Kunstszene Dresden aktuell: Wie aus OHNE UNS! ein OHNE EUCH! wird

  • Harald Kretzschmar
  • Lesedauer: 6 Min.
Sieg der Extreme

Harmoniegesättigte Landschaft. Konfrontationswütige Bewohner. Als kindlich früher Dresdenbewohner und immer wieder Dresdenbewunderer muss man oft genug den Atem anhalten, nimmt man manch garstiges Gezeter über den anmutigen Elbauen wahr. Ob nun Waldschlösschenbrücke oder Neumarktbebauung, im innerstädtischen Disput müssen immer und ewig die Fetzen fliegen. Statt einen Kompromiss zu finden, siegen die Extreme. Statt aus der notdürftig abgestimmten Brücke nun wenigstens ein architektonisches Ereignis zu machen, bleibt man bei Nullachtfuffzehn. Der Neumarkt entwickelt sich zur touristisch-gastronomischen Puppenstube. Der Altmarkt mit der schrägen Mastnadel und der Postplatz mit seiner gepflegten Leere befriedigen pseudomodernen Geschmack.
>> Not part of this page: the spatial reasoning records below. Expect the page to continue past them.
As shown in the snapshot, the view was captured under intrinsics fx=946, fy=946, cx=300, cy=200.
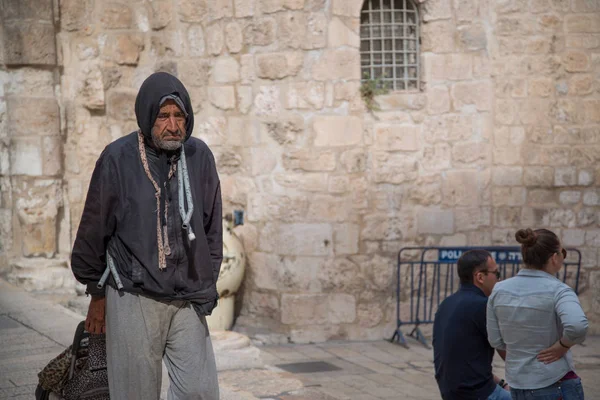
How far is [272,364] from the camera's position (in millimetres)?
8320

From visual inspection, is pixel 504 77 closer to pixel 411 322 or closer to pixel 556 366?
pixel 411 322

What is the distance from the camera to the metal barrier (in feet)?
30.4

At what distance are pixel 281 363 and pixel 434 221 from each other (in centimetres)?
222

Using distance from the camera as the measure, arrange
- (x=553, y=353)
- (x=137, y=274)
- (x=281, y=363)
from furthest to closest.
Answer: (x=281, y=363) < (x=553, y=353) < (x=137, y=274)

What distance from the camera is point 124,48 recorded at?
959cm

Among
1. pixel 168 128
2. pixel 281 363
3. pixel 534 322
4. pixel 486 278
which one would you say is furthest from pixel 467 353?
pixel 281 363

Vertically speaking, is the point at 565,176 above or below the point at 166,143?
below

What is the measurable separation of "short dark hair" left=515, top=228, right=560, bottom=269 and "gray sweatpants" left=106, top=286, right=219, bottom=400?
1.61m

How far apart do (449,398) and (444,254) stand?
4165 millimetres

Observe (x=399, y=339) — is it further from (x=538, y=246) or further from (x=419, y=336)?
(x=538, y=246)

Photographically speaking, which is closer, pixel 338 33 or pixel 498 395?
pixel 498 395

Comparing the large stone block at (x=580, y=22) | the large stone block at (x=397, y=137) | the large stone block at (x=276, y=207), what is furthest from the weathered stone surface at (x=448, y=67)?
the large stone block at (x=276, y=207)

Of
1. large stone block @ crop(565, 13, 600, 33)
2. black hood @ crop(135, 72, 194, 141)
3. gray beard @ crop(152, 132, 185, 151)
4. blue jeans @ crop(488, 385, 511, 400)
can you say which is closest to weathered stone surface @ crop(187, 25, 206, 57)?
large stone block @ crop(565, 13, 600, 33)

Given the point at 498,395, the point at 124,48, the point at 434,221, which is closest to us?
the point at 498,395
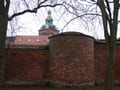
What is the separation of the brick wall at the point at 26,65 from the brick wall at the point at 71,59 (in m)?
0.77

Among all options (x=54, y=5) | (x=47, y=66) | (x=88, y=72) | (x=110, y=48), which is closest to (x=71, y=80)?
(x=88, y=72)

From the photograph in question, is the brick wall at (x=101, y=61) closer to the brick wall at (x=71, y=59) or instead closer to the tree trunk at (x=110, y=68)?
the brick wall at (x=71, y=59)

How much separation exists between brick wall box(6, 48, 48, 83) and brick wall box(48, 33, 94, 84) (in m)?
0.77

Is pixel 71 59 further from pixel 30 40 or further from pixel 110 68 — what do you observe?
pixel 30 40

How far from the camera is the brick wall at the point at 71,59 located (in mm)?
7992

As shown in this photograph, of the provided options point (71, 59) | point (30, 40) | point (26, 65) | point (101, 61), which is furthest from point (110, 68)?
point (30, 40)

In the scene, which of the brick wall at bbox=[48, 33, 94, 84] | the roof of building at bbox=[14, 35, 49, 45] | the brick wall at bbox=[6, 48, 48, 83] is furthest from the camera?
the roof of building at bbox=[14, 35, 49, 45]

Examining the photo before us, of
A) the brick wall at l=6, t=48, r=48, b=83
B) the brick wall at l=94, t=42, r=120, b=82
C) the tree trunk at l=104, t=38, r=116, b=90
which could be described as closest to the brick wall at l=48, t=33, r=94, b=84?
the brick wall at l=6, t=48, r=48, b=83

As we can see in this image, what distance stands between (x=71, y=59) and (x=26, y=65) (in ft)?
11.0

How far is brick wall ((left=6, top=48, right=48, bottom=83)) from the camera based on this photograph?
29.0 ft

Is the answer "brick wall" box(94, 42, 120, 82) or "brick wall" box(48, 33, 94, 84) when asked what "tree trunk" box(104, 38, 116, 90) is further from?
"brick wall" box(94, 42, 120, 82)

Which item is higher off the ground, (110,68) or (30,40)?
(30,40)

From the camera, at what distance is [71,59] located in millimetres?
8062

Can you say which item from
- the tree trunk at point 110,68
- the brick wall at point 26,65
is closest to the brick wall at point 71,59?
the brick wall at point 26,65
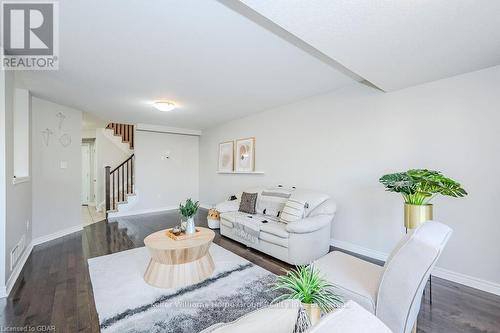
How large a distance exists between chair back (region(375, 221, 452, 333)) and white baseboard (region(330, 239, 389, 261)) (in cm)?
186

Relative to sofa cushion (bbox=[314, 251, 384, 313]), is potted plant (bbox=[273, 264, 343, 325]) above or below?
above

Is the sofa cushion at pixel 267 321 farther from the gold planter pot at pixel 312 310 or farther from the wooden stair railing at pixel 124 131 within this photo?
the wooden stair railing at pixel 124 131

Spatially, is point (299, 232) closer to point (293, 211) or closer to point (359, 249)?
point (293, 211)

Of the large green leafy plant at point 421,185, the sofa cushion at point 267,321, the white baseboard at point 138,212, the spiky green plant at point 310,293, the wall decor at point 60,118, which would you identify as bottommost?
the white baseboard at point 138,212

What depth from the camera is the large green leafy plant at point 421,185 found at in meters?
2.15

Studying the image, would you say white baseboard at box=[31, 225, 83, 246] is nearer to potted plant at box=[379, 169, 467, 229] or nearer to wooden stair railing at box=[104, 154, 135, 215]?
wooden stair railing at box=[104, 154, 135, 215]

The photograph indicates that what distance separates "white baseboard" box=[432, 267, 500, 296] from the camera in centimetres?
233

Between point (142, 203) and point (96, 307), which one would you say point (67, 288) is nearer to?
point (96, 307)

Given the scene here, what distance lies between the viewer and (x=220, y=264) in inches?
115

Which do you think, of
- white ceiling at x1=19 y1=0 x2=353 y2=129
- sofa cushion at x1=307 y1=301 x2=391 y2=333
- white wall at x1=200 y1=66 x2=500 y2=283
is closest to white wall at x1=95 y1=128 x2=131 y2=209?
white ceiling at x1=19 y1=0 x2=353 y2=129

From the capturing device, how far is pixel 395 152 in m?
3.02

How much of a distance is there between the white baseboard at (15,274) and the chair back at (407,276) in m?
3.41

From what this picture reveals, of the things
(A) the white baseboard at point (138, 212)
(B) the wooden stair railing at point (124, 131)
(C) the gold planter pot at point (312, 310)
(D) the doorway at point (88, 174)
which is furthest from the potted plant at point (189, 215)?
(D) the doorway at point (88, 174)

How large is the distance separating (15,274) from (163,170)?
431cm
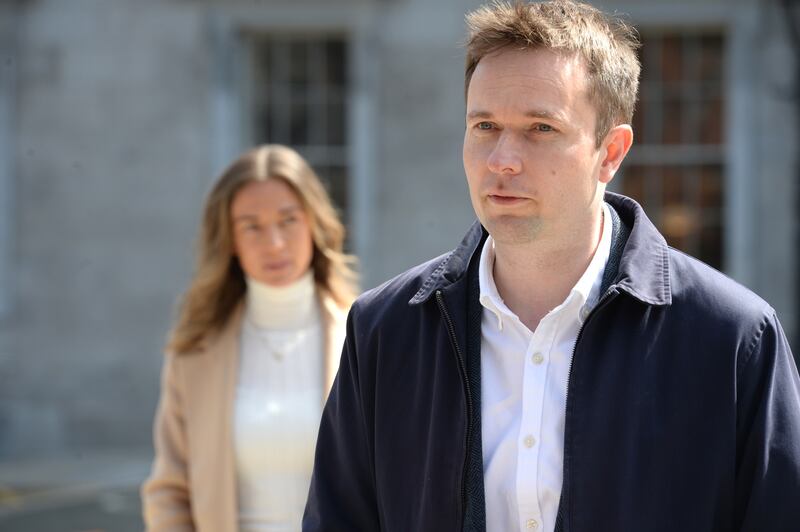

Aber das sind ja nur architektonische Kontroversen. Man lebt damit. Und im Schloss, wo die Stadt die steingeworden wunderbarste Übereinstimmung mit dem Elbtal demonstriert, gerät so gut wie alles mustergültig. Halt. Hängt da nicht bei den Staatlichen Kunstsammlungen der Haussegen schief? Ein zur Beliebigkeit führender Mix der Teildirektorenposten sorgt für Trouble. Der als Nachfolger des emeritierten Harald Marx für die Kollektion der Alten Meister verantwortlich gemachte Bernhard Maaz folgt gleichzeitig dem nach Weimar abgeworbenen Wolfgang Holler auf den Chefsessel des Kupferstichkabinetts. Ohne Not wird eine von Namen wie Woermann, Lehrs, Manteuffel, Balzer, Schmidt und Holler markierte Traditionslinie abrupt abgebrochen. Man spricht schon davon, dass der ausgewiesene Plastikspezialist Maaz als Drittes demnächst obendrein die Skulpturensammlung »übernehmen« soll.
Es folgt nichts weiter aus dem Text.